Full details of the DEEP token, including its allocation and flows, can be found in the DeepBook Token whitepaper.
DEEP FAQ
- Was the airdrop delivered to the wallet or is it on a claim site?
- A DeepBook token claim is represented by an NFT sent to a qualified user’s wallet address. Recipients will be able to unwrap the NFT and obtain DEEP tokens when the DEEP token officially launches.
- How can we tell if the DBClaimNFT we received is real?
- The DeepBook website and twitter account will have the address that represents the DBClaimNFT collection.
- Can I transfer or sell the DBClaimNFT?
- The DBClaimNFT is a soulbound NFT, meaning it cannot be sent to another wallet address or traded. The DBClaimNFT is permanently attached to the wallet address it was sent to.
- My NFT is on a wallet I can’t access, what can I do?
- Unfortunately, if you have lost the private keys for the wallet which contains your DBClaimNFT you will not be able to claim your DB tokens when they are live.
- When can I use my DBClaimNFT to claim tokens?
- In the future, once the DEEP token officially launches, users will be able to send a transaction to unwrap their DBClaimNFT and obtain liquid DEEP tokens.

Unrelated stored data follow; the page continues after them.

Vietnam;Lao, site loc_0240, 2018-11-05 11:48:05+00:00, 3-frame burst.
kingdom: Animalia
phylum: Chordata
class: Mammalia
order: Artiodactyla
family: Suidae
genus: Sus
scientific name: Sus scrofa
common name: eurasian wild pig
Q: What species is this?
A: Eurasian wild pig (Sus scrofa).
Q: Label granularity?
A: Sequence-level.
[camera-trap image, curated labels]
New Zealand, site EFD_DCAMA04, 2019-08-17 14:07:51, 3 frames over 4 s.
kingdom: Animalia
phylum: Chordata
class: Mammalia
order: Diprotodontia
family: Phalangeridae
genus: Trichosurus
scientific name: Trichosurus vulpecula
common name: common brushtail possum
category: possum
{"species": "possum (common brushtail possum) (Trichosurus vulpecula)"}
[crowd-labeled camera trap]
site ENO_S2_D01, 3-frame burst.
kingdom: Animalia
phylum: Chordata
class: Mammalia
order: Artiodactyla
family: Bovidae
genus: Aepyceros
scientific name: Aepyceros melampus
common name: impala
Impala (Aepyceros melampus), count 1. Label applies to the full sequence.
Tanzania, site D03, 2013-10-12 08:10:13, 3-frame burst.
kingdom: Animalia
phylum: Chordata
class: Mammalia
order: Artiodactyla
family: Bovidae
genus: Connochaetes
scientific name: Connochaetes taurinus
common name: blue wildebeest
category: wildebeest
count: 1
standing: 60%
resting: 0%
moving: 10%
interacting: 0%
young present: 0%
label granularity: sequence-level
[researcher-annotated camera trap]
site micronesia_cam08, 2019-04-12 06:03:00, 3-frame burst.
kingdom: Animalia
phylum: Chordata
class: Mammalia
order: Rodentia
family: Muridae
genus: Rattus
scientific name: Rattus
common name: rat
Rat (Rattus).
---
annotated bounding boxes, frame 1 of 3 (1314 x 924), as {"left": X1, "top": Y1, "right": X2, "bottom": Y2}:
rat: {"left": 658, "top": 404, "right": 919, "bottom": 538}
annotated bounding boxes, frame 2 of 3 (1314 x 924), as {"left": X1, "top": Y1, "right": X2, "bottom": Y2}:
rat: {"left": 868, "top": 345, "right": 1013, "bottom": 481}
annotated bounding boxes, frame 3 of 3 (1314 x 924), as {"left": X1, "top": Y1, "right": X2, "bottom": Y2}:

- Why did you decide to create a token? What is the purpose?
- The DeepBook token was created to support the aim of the DeepBook platform becoming the premier decentralized central limit order book (CLOB) for wholesale liquidity on the Sui platform. The token enables DeepBook to better provide a reliable and inexpensive layer of liquidity for protocols and professional participants on Sui to access, while also allowing that layer to be decentralized. This makes DeepBook a valuable public good to the community, providing key financial infrastructure that is inexpensive for users, benefits ecosystem-wide liquidity, and supports the rich consumer-facing DeFi platform.
- What features does the token have? What is the utility?
- There are four key flows for the DeepBook token: volume-based taker fees, maker incentives, stake-based participation, and staked-based governance. Please see the DeepBook token whitepaper for more details on each.
- What is the distribution of the token?
- Is the token mintable?
- All of the tokens will be minted at the Token Generation Event (TGE) and will not be mintable into the future.
- Are you able to transfer the claim to the NFT?
- No, the claim NFT is soul-bound and tied to the address it was sent to.
Note: This content is for general educational and informational purposes only and should not be construed or relied upon as an endorsement or recommendation to buy, sell, or hold any asset, investment or financial product and does not constitute financial, legal, or tax advice.